─── Provided material ───

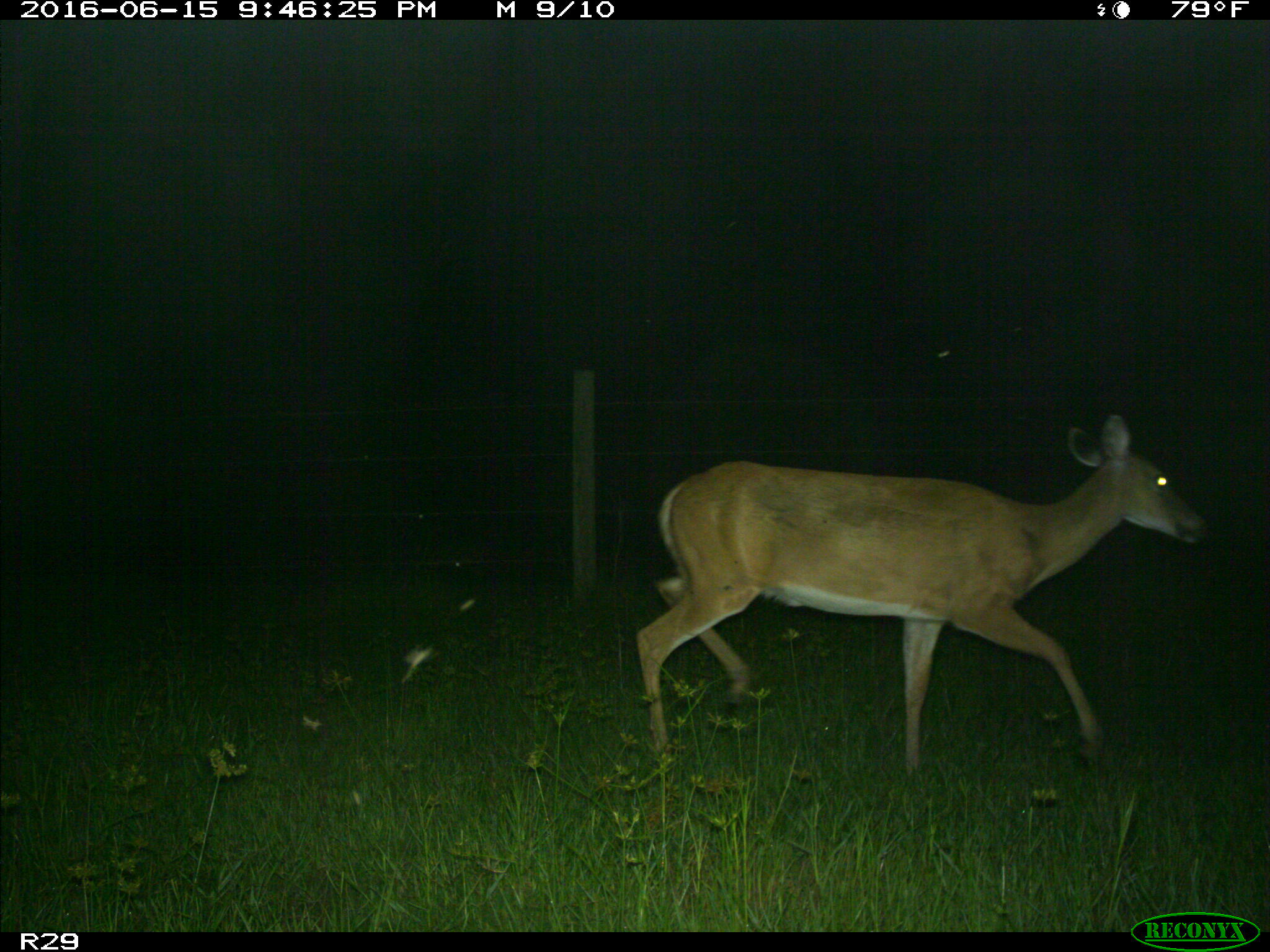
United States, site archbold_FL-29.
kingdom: Animalia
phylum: Chordata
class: Mammalia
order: Artiodactyla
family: Cervidae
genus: Odocoileus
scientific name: Odocoileus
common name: deer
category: unidentified deer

───

• **About this task**
After locating the line with "family: Cervidae", output that line and every later one exactly, through the end of the entries above.

• **Written response**
family: Cervidae
genus: Odocoileus
scientific name: Odocoileus
common name: deer
category: unidentified deer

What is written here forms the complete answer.